Page 1 of 1

monitoring CPU temp

PostPosted: Tue Jan 22, 2008 7:44 pm
by stack
So I turned on the monitor screen for my server today and saw this message on the login screen:
kernel: CPU0: Temperature above threshold, cpu clock throttled (total events = 3851 )
kernel: CPU0: Temperature / speed normal

The only thing that came to my mind was "what the hell... ? ? " I monitor my hard drive temperatures religiously, but because I never can get CPU temperature monitoring to work right I never bother with it ( with my pick-of-the-litter luck I seem to always get hardware that isn't supported). So I just keep my systems well cooled and I always set the BIOS option of "when temp gets above XX degrees C turn it off".

When I saw this message, I was quite shocked. So I did some digging. Sure enough /var/log/kern.log has some more info (it throttled and then 5 minutes later returned to normal) but nothing about how hot the temperature was nor about where I could get such info. So off to Google. It turns out that the Linux kernel monitors such things for you now (learn something new every day). However, I can't find out where such information would be stored.

I dug around in /proc/acpi and it did have some information about the CPU but nothing about the temperature. The processor is a P4 2.2 and there is nothing special about it as far as I can tell on a standard Intel motherboard. So I caved and started installing more programs (Horay! Just want you want to do with your server kids! Installing random packages helps you clutter your drive which is important for servers. Remember, if it's not broke your not trying!" ).

The BIOS sees the fans, knows their speed, and has the three temperature zones listed.
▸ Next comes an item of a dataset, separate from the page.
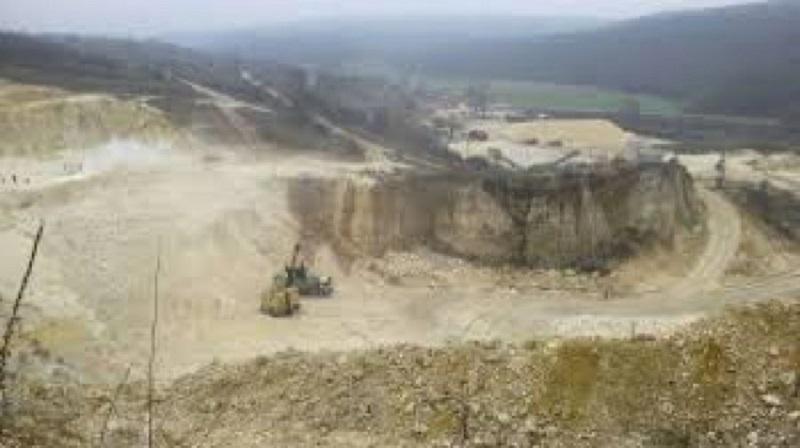 Контролирани взривове край Горно Езерово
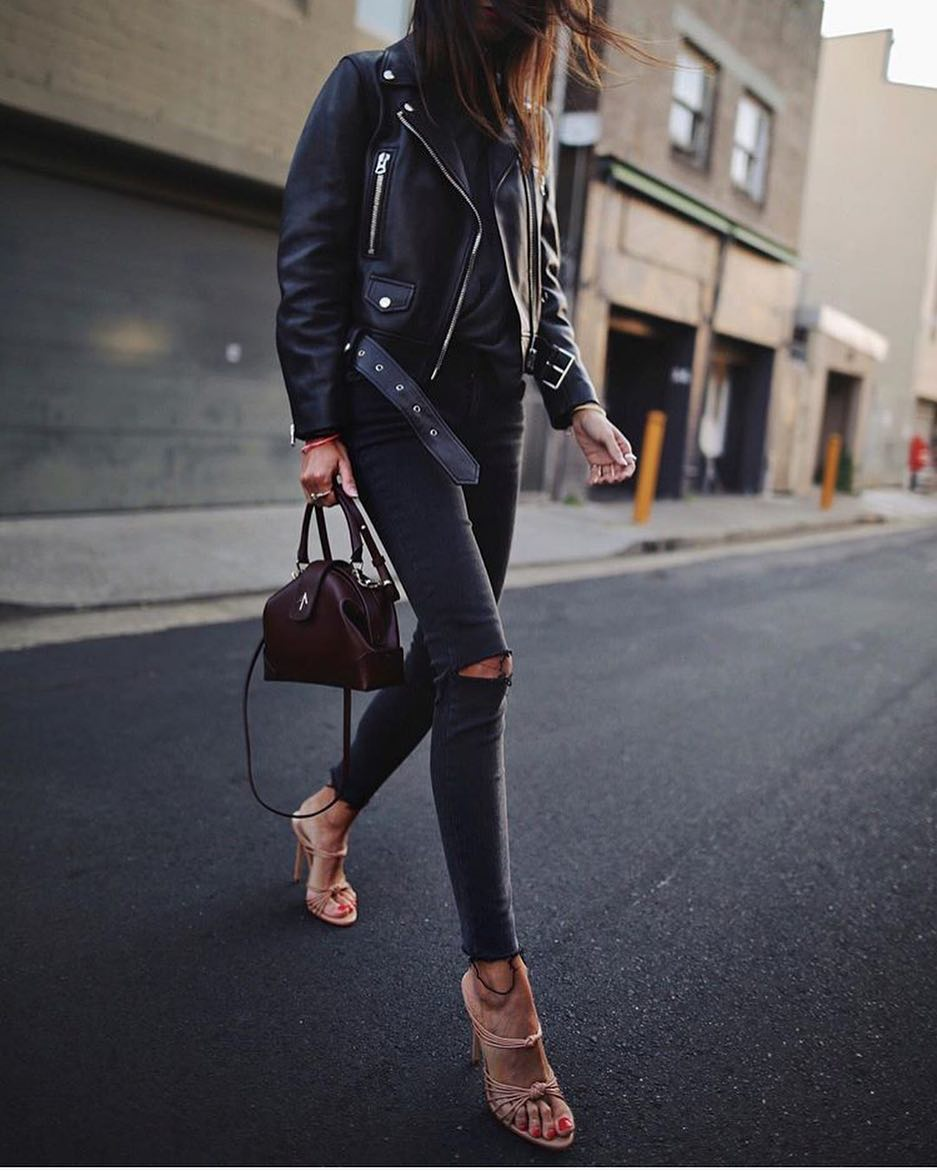All Black For Fall: Leather Jacket, Sweater And Skinny Jeans With Nude Sandals 2020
It shouldn't be too difficult to just read what it is already capturing right?

First up lm-sensors. Did the install, configured and compiled the modules, then modprobe'd the modules and run! ...or not...because even though it finds 1 of the 6 fans in the case it doesn't know what to do with it and of course my motherboard is not supported for anything else....
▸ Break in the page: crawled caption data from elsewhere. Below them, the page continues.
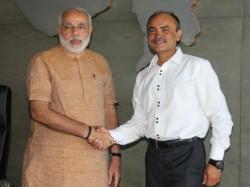 First Gujarati Origin Person To Scale Mount Everest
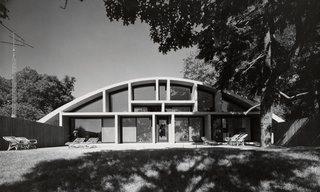 In Lawrence, Long Island, Breuer designed the Geller House II, which employs a curved concrete roof form, resting on four abutments, that gives the interior living spaces a dramatic shape. (1967-1969)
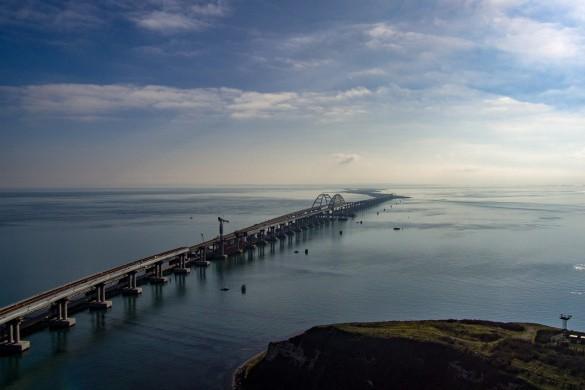 Украинские СМИ не упускают возможности написать гадость про Крымский мост. Фото: most.life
Next up MBmon. This is the one program that I have had best results with in the past...and once again my motherboard is not recognized.
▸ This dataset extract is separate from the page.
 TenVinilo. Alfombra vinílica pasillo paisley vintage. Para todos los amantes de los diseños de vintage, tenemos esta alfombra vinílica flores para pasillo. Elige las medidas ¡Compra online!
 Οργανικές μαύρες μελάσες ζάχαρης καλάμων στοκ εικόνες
OK lets try gkrellm. Can we guess the results? Not supported. Dah.... :x

OK if the kernel can figure out that the temp is too hot, why can't at least one of three more popular programs for monitoring CPU temperatures figure it out? but more importantly, does anyone know how to find such info out from the kernel? It apparently has figured it out but it just isn't saying (or I am looking in the wrong spot).

OK well its dinner time, so I will start searching Google again when I get back. In the meantime, if anyone has any ideas please let me know.

Thanks!
~Stack~

Re: monitoring CPU temp

PostPosted: Tue Jan 22, 2008 9:10 pm
by Randy
Have you tried running the sensors-detect script, as root, to see what hardware sensors it will detect?

Admittedly, even with the script, it's still kind of hit or miss. You can make a copy of it's output and manually load any modules it recommends before putting the output in /etc/modprobe.conf (or wherever your distro looks for module info) to test it out.

After you manually load the modules, just type sensors and see what kind of output you get. Should it display the values you seek, you many need to delve further into the correct formulas for computing the thresholds of your system. Look for a sensors.conf file somewhere on your system.

Re: monitoring CPU temp

PostPosted: Tue Jan 22, 2008 10:06 pm
by stack
Yeah, I ran the sensors-detect and it only detected the fan. The modprobe loaded just fine into the kernel, but when I run sensors I get an error on reading the fan. But I don't care about the fan :P .

I have done some more research and I can't figure out how the kernel is determining what the temperature. I did confirm my suspicion that the motherboard is not supported so these other programs are not going to work :x

If I can figure out what the kernel is seeing, then maybe I can figure out a solution. So far I am not finding much...guess its time to start reading the code....